#### [Work request]
An exact copy of all the data is the expected answer.

[Stored data entries]
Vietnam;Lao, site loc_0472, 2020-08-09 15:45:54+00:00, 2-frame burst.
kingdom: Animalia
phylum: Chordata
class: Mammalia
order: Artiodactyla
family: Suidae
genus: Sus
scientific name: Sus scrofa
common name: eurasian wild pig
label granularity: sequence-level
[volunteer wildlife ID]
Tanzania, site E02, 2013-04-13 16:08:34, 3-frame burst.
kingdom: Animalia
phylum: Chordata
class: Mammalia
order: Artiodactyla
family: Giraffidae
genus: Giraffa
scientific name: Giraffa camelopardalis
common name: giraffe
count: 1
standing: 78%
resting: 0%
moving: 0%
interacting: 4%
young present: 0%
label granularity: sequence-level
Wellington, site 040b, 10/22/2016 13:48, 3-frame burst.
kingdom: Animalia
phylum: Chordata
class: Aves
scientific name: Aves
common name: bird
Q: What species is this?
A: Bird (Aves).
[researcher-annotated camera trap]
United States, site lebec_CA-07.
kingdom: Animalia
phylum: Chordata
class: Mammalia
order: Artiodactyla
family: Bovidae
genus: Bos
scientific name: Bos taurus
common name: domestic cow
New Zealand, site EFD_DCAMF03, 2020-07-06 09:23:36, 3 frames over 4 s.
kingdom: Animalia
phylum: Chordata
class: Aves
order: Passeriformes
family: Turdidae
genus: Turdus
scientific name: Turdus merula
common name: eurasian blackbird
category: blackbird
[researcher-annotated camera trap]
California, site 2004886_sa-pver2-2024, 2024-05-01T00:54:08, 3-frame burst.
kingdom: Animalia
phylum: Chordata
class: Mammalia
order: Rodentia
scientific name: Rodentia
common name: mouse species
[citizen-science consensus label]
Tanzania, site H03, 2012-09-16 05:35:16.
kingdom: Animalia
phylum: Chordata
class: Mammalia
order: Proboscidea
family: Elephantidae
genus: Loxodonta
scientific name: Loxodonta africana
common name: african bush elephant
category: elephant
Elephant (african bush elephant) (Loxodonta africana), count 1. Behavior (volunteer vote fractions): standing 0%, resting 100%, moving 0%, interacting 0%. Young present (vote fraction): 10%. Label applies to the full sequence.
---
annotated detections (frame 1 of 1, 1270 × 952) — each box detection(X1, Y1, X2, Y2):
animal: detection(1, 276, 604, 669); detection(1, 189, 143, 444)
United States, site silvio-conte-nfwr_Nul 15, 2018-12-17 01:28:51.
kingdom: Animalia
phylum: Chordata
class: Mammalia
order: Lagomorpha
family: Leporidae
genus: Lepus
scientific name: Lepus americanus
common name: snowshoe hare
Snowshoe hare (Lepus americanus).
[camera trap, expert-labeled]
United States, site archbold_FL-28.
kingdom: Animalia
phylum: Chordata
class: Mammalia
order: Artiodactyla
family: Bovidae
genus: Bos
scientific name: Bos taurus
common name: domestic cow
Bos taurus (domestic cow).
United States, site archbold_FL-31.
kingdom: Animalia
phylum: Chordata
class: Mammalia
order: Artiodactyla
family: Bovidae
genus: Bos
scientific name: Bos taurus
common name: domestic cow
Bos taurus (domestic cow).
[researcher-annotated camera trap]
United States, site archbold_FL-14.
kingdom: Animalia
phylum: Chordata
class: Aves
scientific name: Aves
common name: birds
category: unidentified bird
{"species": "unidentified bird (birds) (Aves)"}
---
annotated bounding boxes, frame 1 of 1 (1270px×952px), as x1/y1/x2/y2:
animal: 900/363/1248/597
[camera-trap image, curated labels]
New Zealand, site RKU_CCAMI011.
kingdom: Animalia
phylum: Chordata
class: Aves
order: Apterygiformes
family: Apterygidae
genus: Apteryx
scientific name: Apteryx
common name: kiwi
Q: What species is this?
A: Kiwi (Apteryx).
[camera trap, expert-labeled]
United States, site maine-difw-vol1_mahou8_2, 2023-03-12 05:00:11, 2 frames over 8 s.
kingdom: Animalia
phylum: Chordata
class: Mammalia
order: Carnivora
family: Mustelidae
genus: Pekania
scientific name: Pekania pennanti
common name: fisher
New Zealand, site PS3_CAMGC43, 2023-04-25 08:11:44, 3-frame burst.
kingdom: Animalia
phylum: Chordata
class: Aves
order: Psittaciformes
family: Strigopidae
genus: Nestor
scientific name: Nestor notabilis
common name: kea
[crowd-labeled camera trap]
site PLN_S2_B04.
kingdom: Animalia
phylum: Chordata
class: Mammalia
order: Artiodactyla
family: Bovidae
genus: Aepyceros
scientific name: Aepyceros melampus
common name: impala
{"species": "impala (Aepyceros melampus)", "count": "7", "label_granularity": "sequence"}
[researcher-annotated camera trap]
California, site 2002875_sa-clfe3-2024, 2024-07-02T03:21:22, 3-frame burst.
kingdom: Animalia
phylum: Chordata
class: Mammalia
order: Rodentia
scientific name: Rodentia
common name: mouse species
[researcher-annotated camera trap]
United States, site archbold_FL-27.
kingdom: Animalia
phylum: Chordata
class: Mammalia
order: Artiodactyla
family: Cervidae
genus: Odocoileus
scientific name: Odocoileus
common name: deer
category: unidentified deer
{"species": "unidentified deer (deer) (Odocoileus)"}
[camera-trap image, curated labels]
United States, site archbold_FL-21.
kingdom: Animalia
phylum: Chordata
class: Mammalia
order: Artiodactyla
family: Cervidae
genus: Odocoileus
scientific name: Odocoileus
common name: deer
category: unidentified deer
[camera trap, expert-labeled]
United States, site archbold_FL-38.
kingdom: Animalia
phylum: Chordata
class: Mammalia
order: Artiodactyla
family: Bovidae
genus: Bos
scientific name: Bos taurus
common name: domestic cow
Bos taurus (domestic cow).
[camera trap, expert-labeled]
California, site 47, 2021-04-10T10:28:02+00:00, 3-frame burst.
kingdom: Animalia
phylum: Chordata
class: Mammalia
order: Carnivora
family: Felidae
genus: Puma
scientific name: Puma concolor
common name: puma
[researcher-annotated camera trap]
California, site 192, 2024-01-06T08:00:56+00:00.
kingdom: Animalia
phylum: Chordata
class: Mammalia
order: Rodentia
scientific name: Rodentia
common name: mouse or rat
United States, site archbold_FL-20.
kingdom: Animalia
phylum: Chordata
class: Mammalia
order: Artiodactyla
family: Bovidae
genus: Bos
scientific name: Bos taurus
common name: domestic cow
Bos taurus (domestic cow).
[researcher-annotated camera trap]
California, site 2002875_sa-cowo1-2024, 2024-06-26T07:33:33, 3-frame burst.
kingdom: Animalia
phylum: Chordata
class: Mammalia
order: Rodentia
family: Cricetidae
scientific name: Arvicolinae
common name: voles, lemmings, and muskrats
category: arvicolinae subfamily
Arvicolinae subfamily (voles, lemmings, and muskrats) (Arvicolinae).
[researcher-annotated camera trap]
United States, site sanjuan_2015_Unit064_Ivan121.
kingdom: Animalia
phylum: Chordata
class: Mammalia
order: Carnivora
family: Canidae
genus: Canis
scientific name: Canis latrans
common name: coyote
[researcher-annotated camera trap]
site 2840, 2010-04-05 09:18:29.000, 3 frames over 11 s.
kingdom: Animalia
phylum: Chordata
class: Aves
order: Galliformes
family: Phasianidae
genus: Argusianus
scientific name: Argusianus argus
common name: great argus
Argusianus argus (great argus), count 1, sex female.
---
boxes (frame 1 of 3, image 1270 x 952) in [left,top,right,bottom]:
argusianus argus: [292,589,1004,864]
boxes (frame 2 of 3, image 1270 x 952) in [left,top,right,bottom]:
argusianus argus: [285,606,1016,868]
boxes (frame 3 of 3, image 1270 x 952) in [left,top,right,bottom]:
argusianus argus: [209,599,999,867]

#### [Answer space]
Vietnam;Lao, site loc_0472, 2020-08-09 15:45:54+00:00, 2-frame burst.
kingdom: Animalia
phylum: Chordata
class: Mammalia
order: Artiodactyla
family: Suidae
genus: Sus
scientific name: Sus scrofa
common name: eurasian wild pig
label granularity: sequence-level
[volunteer wildlife ID]
Tanzania, site E02, 2013-04-13 16:08:34, 3-frame burst.
kingdom: Animalia
phylum: Chordata
class: Mammalia
order: Artiodactyla
family: Giraffidae
genus: Giraffa
scientific name: Giraffa camelopardalis
common name: giraffe
count: 1
standing: 78%
resting: 0%
moving: 0%
interacting: 4%
young present: 0%
label granularity: sequence-level
Wellington, site 040b, 10/22/2016 13:48, 3-frame burst.
kingdom: Animalia
phylum: Chordata
class: Aves
scientific name: Aves
common name: bird
Q: What species is this?
A: Bird (Aves).
[researcher-annotated camera trap]
United States, site lebec_CA-07.
kingdom: Animalia
phylum: Chordata
class: Mammalia
order: Artiodactyla
family: Bovidae
genus: Bos
scientific name: Bos taurus
common name: domestic cow
New Zealand, site EFD_DCAMF03, 2020-07-06 09:23:36, 3 frames over 4 s.
kingdom: Animalia
phylum: Chordata
class: Aves
order: Passeriformes
family: Turdidae
genus: Turdus
scientific name: Turdus merula
common name: eurasian blackbird
category: blackbird
[researcher-annotated camera trap]
California, site 2004886_sa-pver2-2024, 2024-05-01T00:54:08, 3-frame burst.
kingdom: Animalia
phylum: Chordata
class: Mammalia
order: Rodentia
scientific name: Rodentia
common name: mouse species
[citizen-science consensus label]
Tanzania, site H03, 2012-09-16 05:35:16.
kingdom: Animalia
phylum: Chordata
class: Mammalia
order: Proboscidea
family: Elephantidae
genus: Loxodonta
scientific name: Loxodonta africana
common name: african bush elephant
category: elephant
Elephant (african bush elephant) (Loxodonta africana), count 1. Behavior (volunteer vote fractions): standing 0%, resting 100%, moving 0%, interacting 0%. Young present (vote fraction): 10%. Label applies to the full sequence.
---
annotated detections (frame 1 of 1, 1270 × 952) — each box detection(X1, Y1, X2, Y2):
animal: detection(1, 276, 604, 669); detection(1, 189, 143, 444)
United States, site silvio-conte-nfwr_Nul 15, 2018-12-17 01:28:51.
kingdom: Animalia
phylum: Chordata
class: Mammalia
order: Lagomorpha
family: Leporidae
genus: Lepus
scientific name: Lepus americanus
common name: snowshoe hare
Snowshoe hare (Lepus americanus).
[camera trap, expert-labeled]
United States, site archbold_FL-28.
kingdom: Animalia
phylum: Chordata
class: Mammalia
order: Artiodactyla
family: Bovidae
genus: Bos
scientific name: Bos taurus
common name: domestic cow
Bos taurus (domestic cow).
United States, site archbold_FL-31.
kingdom: Animalia
phylum: Chordata
class: Mammalia
order: Artiodactyla
family: Bovidae
genus: Bos
scientific name: Bos taurus
common name: domestic cow
Bos taurus (domestic cow).
[researcher-annotated camera trap]
United States, site archbold_FL-14.
kingdom: Animalia
phylum: Chordata
class: Aves
scientific name: Aves
common name: birds
category: unidentified bird
{"species": "unidentified bird (birds) (Aves)"}
---
annotated bounding boxes, frame 1 of 1 (1270px×952px), as x1/y1/x2/y2:
animal: 900/363/1248/597
[camera-trap image, curated labels]
New Zealand, site RKU_CCAMI011.
kingdom: Animalia
phylum: Chordata
class: Aves
order: Apterygiformes
family: Apterygidae
genus: Apteryx
scientific name: Apteryx
common name: kiwi
Q: What species is this?
A: Kiwi (Apteryx).
[camera trap, expert-labeled]
United States, site maine-difw-vol1_mahou8_2, 2023-03-12 05:00:11, 2 frames over 8 s.
kingdom: Animalia
phylum: Chordata
class: Mammalia
order: Carnivora
family: Mustelidae
genus: Pekania
scientific name: Pekania pennanti
common name: fisher
New Zealand, site PS3_CAMGC43, 2023-04-25 08:11:44, 3-frame burst.
kingdom: Animalia
phylum: Chordata
class: Aves
order: Psittaciformes
family: Strigopidae
genus: Nestor
scientific name: Nestor notabilis
common name: kea
[crowd-labeled camera trap]
site PLN_S2_B04.
kingdom: Animalia
phylum: Chordata
class: Mammalia
order: Artiodactyla
family: Bovidae
genus: Aepyceros
scientific name: Aepyceros melampus
common name: impala
{"species": "impala (Aepyceros melampus)", "count": "7", "label_granularity": "sequence"}
[researcher-annotated camera trap]
California, site 2002875_sa-clfe3-2024, 2024-07-02T03:21:22, 3-frame burst.
kingdom: Animalia
phylum: Chordata
class: Mammalia
order: Rodentia
scientific name: Rodentia
common name: mouse species
[researcher-annotated camera trap]
United States, site archbold_FL-27.
kingdom: Animalia
phylum: Chordata
class: Mammalia
order: Artiodactyla
family: Cervidae
genus: Odocoileus
scientific name: Odocoileus
common name: deer
category: unidentified deer
{"species": "unidentified deer (deer) (Odocoileus)"}
[camera-trap image, curated labels]
United States, site archbold_FL-21.
kingdom: Animalia
phylum: Chordata
class: Mammalia
order: Artiodactyla
family: Cervidae
genus: Odocoileus
scientific name: Odocoileus
common name: deer
category: unidentified deer
[camera trap, expert-labeled]
United States, site archbold_FL-38.
kingdom: Animalia
phylum: Chordata
class: Mammalia
order: Artiodactyla
family: Bovidae
genus: Bos
scientific name: Bos taurus
common name: domestic cow
Bos taurus (domestic cow).
[camera trap, expert-labeled]
California, site 47, 2021-04-10T10:28:02+00:00, 3-frame burst.
kingdom: Animalia
phylum: Chordata
class: Mammalia
order: Carnivora
family: Felidae
genus: Puma
scientific name: Puma concolor
common name: puma
[researcher-annotated camera trap]
California, site 192, 2024-01-06T08:00:56+00:00.
kingdom: Animalia
phylum: Chordata
class: Mammalia
order: Rodentia
scientific name: Rodentia
common name: mouse or rat
United States, site archbold_FL-20.
kingdom: Animalia
phylum: Chordata
class: Mammalia
order: Artiodactyla
family: Bovidae
genus: Bos
scientific name: Bos taurus
common name: domestic cow
Bos taurus (domestic cow).
[researcher-annotated camera trap]
California, site 2002875_sa-cowo1-2024, 2024-06-26T07:33:33, 3-frame burst.
kingdom: Animalia
phylum: Chordata
class: Mammalia
order: Rodentia
family: Cricetidae
scientific name: Arvicolinae
common name: voles, lemmings, and muskrats
category: arvicolinae subfamily
Arvicolinae subfamily (voles, lemmings, and muskrats) (Arvicolinae).
[researcher-annotated camera trap]
United States, site sanjuan_2015_Unit064_Ivan121.
kingdom: Animalia
phylum: Chordata
class: Mammalia
order: Carnivora
family: Canidae
genus: Canis
scientific name: Canis latrans
common name: coyote
[researcher-annotated camera trap]
site 2840, 2010-04-05 09:18:29.000, 3 frames over 11 s.
kingdom: Animalia
phylum: Chordata
class: Aves
order: Galliformes
family: Phasianidae
genus: Argusianus
scientific name: Argusianus argus
common name: great argus
Argusianus argus (great argus), count 1, sex female.
---
boxes (frame 1 of 3, image 1270 x 952) in [left,top,right,bottom]:
argusianus argus: [292,589,1004,864]
boxes (frame 2 of 3, image 1270 x 952) in [left,top,right,bottom]:
argusianus argus: [285,606,1016,868]
boxes (frame 3 of 3, image 1270 x 952) in [left,top,right,bottom]:
argusianus argus: [209,599,999,867]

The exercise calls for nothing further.